A MP não implica impacto orçamentário ou financeiro nem representa nova renúncia de receita, uma vez que os atos concessórios abrangidos pela medida já haviam sido emitidos anteriormente — em 2024 ou, no caso de bens de capital de longo ciclo de fabricação, em 2021.

Quem pode ter direito à prorrogação – A possibilidade de extensão vale para empresas que, entre outras condições:
– possuem ato concessório de drawback suspensão com prazo final entre 22 de julho e 31 de dezembro de 2026;
– tiveram o cumprimento do compromisso de exportação afetado pela aplicação de tarifas adicionais dos Estados Unidos.

A prorrogação poderá ser de até 12 meses, conforme as condições estabelecidas na Medida Provisória.

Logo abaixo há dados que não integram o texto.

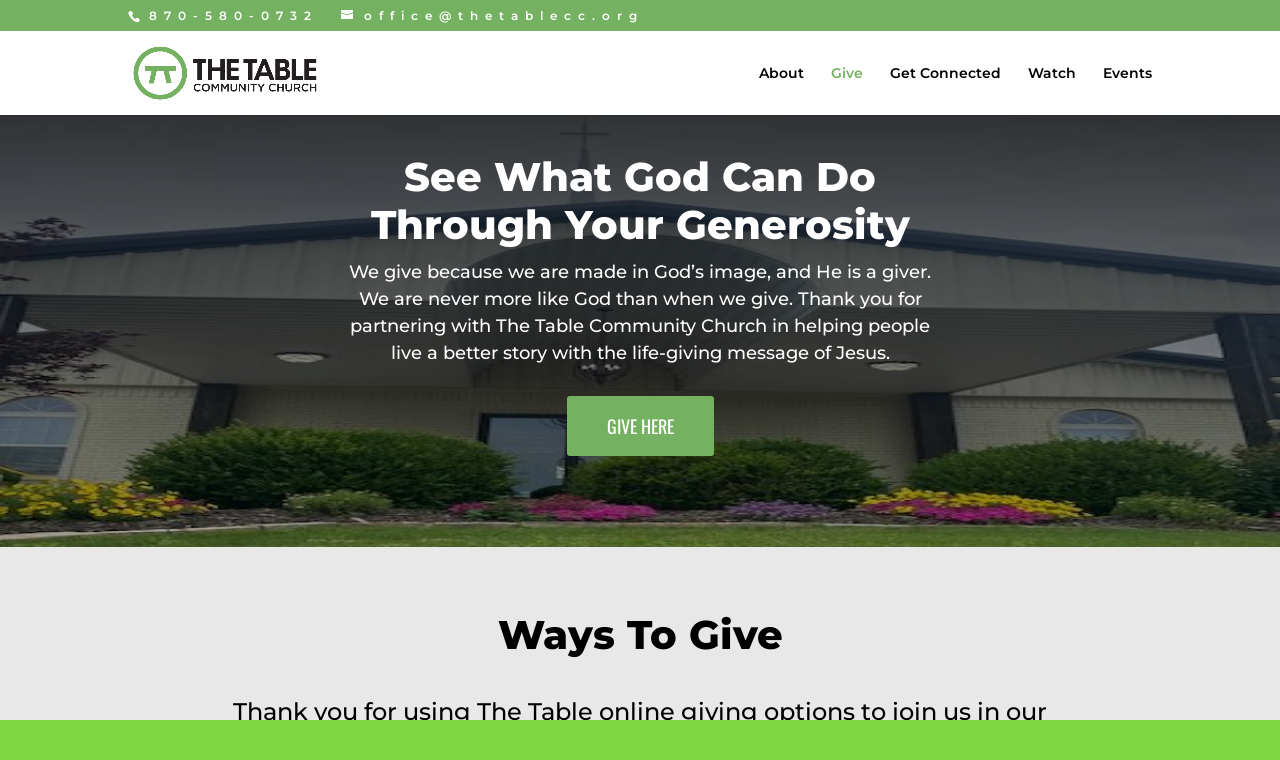

--- FILE ---
content_type: text/css
request_url: https://thetablecc.org/wp-content/themes/Your-Generated-Divi-child-theme-template-by-DiviCake-1/style.css?ver=4.27.4
body_size: -186
content:
/*======================================
Theme Name: Atlantis
Theme URI: https://divicake.com/
Description: Atlantis Child
Version: 1.0
Author: Mark Jefferson
Author URI: https://atlantisjewelryco.com/
Template: Divi
======================================*/


/* You can add your own CSS styles here. Use !important to overwrite styles if needed. */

Para a efetiva aplicação da novidade, a Secretaria de Comércio Exterior do MDIC (Secex/MDIC) regulamentará nos próximos dias, por meio de portaria, a forma de envio dos pedidos de prorrogação de prazo, bem como os documentos necessários à análise de cada processo.

O que é o drawback suspensão – O drawback suspensão é um regime aduaneiro especial que permite à empresa suspender determinados tributos incidentes sobre a aquisição ou importação de insumos utilizados na fabricação de produtos destinados à exportação. A empresa assume, em contrapartida, o compromisso de exportar os produtos dentro do prazo estabelecido no ato concessório.

O regime é um dos principais instrumentos de apoio às exportações brasileiras. Em 2025, US$ 72,8 bilhões em exportações foram realizadas com apoio do drawback suspensão, o equivalente a 20,9% das exportações brasileiras, que somaram US$ 348 bilhões no ano. No mesmo período, 1.791 empresas utilizaram o regime.